* TEXTO DE LECTURA *
######

Artificios

Método DIALeCtO

¿Cómo se conversa sobre filosofía? ¿Con qué palabras? ¿Cómo se construye un lenguaje compartido para hablar? Esta nota nos comparte algunas intuiciones: quizás no es tan importante preservar la exactitud semántica como lograr atravesar jutnxs el terreno de problemas que nos convocan.

Por Facundo Rocca
10 de octubre de 2024

En uno de los primeros encuentros de un seminario, Lucía, una estudiante, preguntó si yo creía que lo que andábamos intentando pensar –¿hay salida del encierro textualista de la teoría?; ¿cuál es, si acaso es sólo una?; ¿es, a su vez, deseable?– se podía hacer desde la filosofía de Gilbert Simondon. 

Lo que parecía preocuparle, creo, era si su lenguaje disponible, su tradición teórica, los nombres propios y los conceptos respectivos con que le gusta pensar algunas cosas tendría lugar en la escena teórica que yo estaba intentando balizar en la clase. 

Yo, que no soy fluido en simondonés, me encontré, más de una vez, disfrutando de escuchar a –y de pensar con– no pocas simondonianas y simondonianos que, sin embargo, usaban unos cuantos términos –tecnicismos: nunca mejor dicho– que se me escapaban completamente. ¿Qué podrá querer decir allagamática? No importaba: era mejor intentar entender qué estaban queriendo pensar con esa palabra. 

Entonces, Simondon sí, le respondo a Lucía. Sospecho –sólo puedo sospechar– que hablar en simondoniano de estas cosas puede funcionar. Su intuición funciona, me parece, en este terreno. 

Aunque también le digo que sólo tengo para sumarle otras intuiciones. Ninguna certeza sobre la precisión de los tecnicismos simondonianos, o sobre cómo correlacionan con exactitud en los puntos del mapa de la escena contemporánea de la teoría (hecho, por otra parte, de una cartografía inestable y ella misma sospechosa) por el que intento moverme, y en el que les invité a acompañarme en ese rato que compartimos.

Pero diciéndole esto entiendo, yo, algo fundamental: sí, el idioma simondoniano de Lucía, aunque yo no lo hable, es válido acá, no sólo porque sospecho que comparte problemas que nos son comunes, sino, simplemente, porque es el que tiene.

######

* DATOS DE ORIGEN *
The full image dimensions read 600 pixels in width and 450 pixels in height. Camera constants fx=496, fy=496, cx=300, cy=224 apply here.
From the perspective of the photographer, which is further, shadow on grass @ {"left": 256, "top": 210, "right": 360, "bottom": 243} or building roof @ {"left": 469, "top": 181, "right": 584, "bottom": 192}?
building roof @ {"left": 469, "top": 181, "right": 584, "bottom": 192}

######

* QUÉ HARÁS *
a) En la nota sobre cómo se conversa de filosofía, ¿desde la filosofía de qué pensador preguntó Lucía si se podía pensar lo que se discutía en el seminario?
b) ¿Puedes resumir en dos oraciones la nota sobre cómo se conversa de filosofía?
c) Continúa la nota sobre cómo se conversa de filosofía a partir de su última oración.

* RESPUESTAS ESCRITAS *
a) Desde la filosofía de Gilbert Simondon.

b) En un seminario, la estudiante Lucía preguntó si lo que se intentaba pensar podía abordarse desde la filosofía de Gilbert Simondon, y el autor le respondió que sí, aunque sin certezas sobre la precisión de los tecnicismos simondonianos. Al responderle, el autor entiende que el idioma simondoniano de Lucía es válido allí, no solo porque sospecha que comparte problemas comunes, sino porque es el que ella tiene.

c)
Quiero decir, lo digo: todas, todos pensamos con el lenguaje singular que tenemos. El que encontramos, el que pudimos armar, como resultado de un variable compuesto de decisión, contingencia, afinidad y disponibilidad. Se sabe: nadie elige su lengua materna. Pero, en algún sentido, tampoco elegimos el dialecto de nuestras alma mater. Ahí donde nuestra curiosidad se hizo de algunos saberes, en aquellos sitios donde encontramos un intolerable y nació una zona de nuestra subjetivación política, ahí donde pusimos la atención o nos pusimos a hacer algo, ya había gente hablando de eso (y de la vida) de alguna manera. La aprendimos. Hicimos, a veces, todavía algo más: la transformamos un poco, le agregamos algo que escuchamos en otro lado. Incluso la usamos poéticamente: fabulamos. Otras veces la hablamos incluso de formas más peculiares, entre unos pocos, en secreto: en esos códigos de la amistad, del amor o de la conjura militante.

De una forma u otra, esa era la lengua que había, esa es la que tenemos. No alcanza, pero el remedio no es que asumamos estar a distancia de algún grado cero del pensamiento. No aprendimos el dialecto equivocado, no nos falta la lengua verdadera de la Teoría que estaría siempre en otra parte, que sería siempre de otro. El Otro sólo tiene otro dialecto. Igual de idiosincrático, igual de fallido, igual de contaminado de tanta casualidad como el nuestro.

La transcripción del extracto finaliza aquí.